Background: Expert consensus statements on management of implantable cardioverter defibrillators (ICDs) emphasize the importance of having discussions about deactivation before and after implantation. These statements were developed with limited patient input. The purpose of this study was to identify the factors associated with patients' experiences of end-of-life discussions, attitudes towards such discussions, and attitudes towards withdrawal of therapy (i.e., generator replacement and deactivation) at end-of-life, in a large national cohort of ICD-recipients.
Methods: We enrolled 3067 ICD-patients, administrating the End-of-Life-ICD-Questionnaire.
Results: Most (86%) had not discussed ICD-deactivation with their physician. Most (69%) thought discussions were best at end-of-life, but 40% stated that they never wanted the physician to initiate a discussion. Those unwilling to discuss deactivation were younger, had experienced battery replacement, had a longer time since implantation, and had better quality-of-life. Those with psychological morbidity were more likely to desire a discussion about deactivation. Many patients (39%) were unable to foresee what to decide about deactivation in an anticipated terminal condition. Women, those without depression, and those with worse ICD-related experiences were more indecisive about withdrawal of therapy. Irrespective of shock experiences, those who could take a stand regarding deactivation chose to keep shock therapies active in many cases (39%).

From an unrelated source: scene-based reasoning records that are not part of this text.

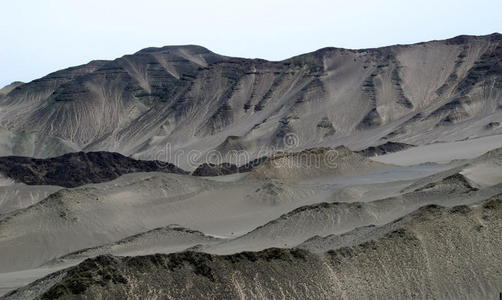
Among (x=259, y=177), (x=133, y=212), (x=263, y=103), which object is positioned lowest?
(x=259, y=177)

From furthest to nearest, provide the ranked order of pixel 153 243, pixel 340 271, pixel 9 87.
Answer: pixel 9 87
pixel 153 243
pixel 340 271

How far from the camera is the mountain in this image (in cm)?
12262

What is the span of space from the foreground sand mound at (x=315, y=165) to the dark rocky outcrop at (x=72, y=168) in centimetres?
2513

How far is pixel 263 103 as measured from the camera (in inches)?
5743

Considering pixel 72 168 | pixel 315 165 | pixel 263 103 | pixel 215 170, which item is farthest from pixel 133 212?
pixel 263 103

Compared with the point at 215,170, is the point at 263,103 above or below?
above

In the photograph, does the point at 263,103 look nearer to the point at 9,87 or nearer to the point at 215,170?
the point at 215,170

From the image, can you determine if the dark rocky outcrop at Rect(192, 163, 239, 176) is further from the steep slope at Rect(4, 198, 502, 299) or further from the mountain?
the steep slope at Rect(4, 198, 502, 299)

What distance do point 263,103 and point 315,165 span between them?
64166 mm

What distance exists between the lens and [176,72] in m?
175

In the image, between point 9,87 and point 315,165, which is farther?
point 9,87

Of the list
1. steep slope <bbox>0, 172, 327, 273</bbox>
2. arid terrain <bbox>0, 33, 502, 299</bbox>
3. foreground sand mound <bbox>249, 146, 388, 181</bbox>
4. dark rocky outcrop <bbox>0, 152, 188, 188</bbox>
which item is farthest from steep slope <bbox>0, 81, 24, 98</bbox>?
steep slope <bbox>0, 172, 327, 273</bbox>

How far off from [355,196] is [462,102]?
6275 centimetres

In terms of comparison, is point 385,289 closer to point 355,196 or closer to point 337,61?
point 355,196
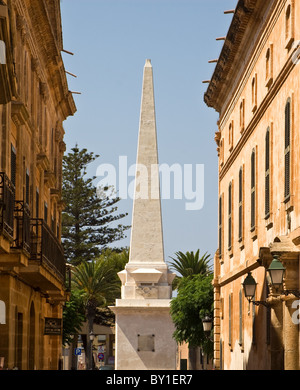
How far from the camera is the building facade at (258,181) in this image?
22594 millimetres

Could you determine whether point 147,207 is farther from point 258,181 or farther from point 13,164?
→ point 13,164

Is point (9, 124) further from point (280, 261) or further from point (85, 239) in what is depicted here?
point (85, 239)

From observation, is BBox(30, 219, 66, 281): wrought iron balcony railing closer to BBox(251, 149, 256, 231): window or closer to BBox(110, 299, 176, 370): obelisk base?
BBox(251, 149, 256, 231): window

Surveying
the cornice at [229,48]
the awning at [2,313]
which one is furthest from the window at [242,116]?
the awning at [2,313]

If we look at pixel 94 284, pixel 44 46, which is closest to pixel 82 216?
pixel 94 284

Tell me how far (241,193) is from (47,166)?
6726mm

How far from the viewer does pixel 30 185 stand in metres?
30.3

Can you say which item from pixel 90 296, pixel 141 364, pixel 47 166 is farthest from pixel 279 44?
pixel 90 296

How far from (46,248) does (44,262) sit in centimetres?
105

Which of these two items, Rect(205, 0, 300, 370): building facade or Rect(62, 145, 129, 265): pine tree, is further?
Rect(62, 145, 129, 265): pine tree

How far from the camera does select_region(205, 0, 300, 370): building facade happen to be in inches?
890

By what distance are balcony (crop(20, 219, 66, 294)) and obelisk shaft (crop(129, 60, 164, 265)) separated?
28891 millimetres

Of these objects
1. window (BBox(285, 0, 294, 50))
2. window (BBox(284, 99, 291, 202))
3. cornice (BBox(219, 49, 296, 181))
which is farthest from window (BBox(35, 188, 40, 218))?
window (BBox(285, 0, 294, 50))

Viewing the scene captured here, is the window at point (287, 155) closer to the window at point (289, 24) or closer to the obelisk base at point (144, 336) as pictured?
the window at point (289, 24)
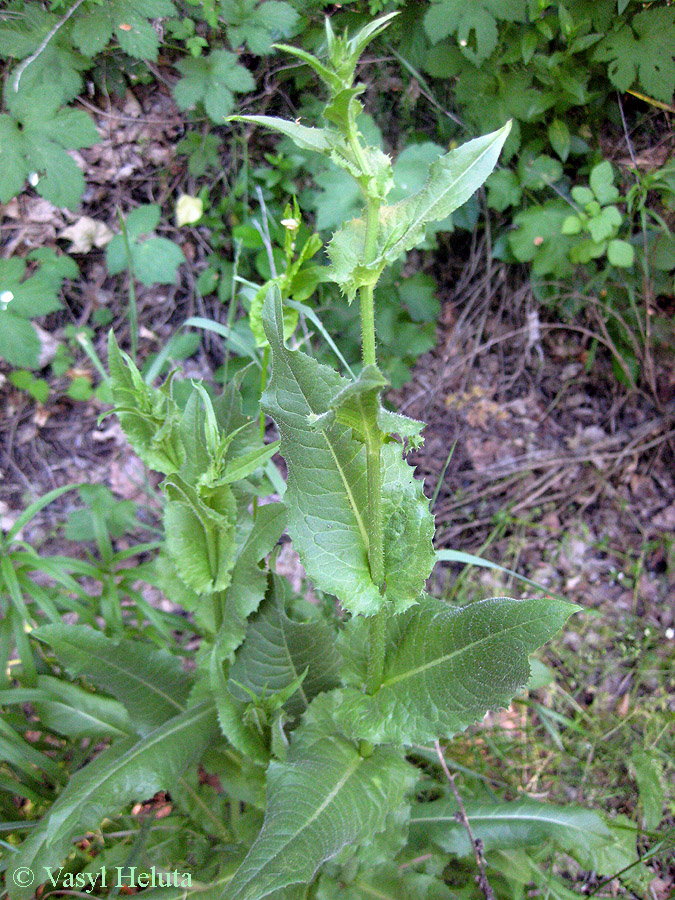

Conclusions: Despite consensus statements recommending discussions about ICD-deactivation at the end-of-life, such discussion usually do not occur. There is substantial ambivalence and indecisiveness on the part of most ICD-patients in this nationwide survey about having these discussions and about expressing desires about deactivation in an anticipated end-of-life situation.
Keywords: Arrhythmias; Attitudes; End-of-life; Experiences; Implantable cardioverter defibrillator; Patient preferences.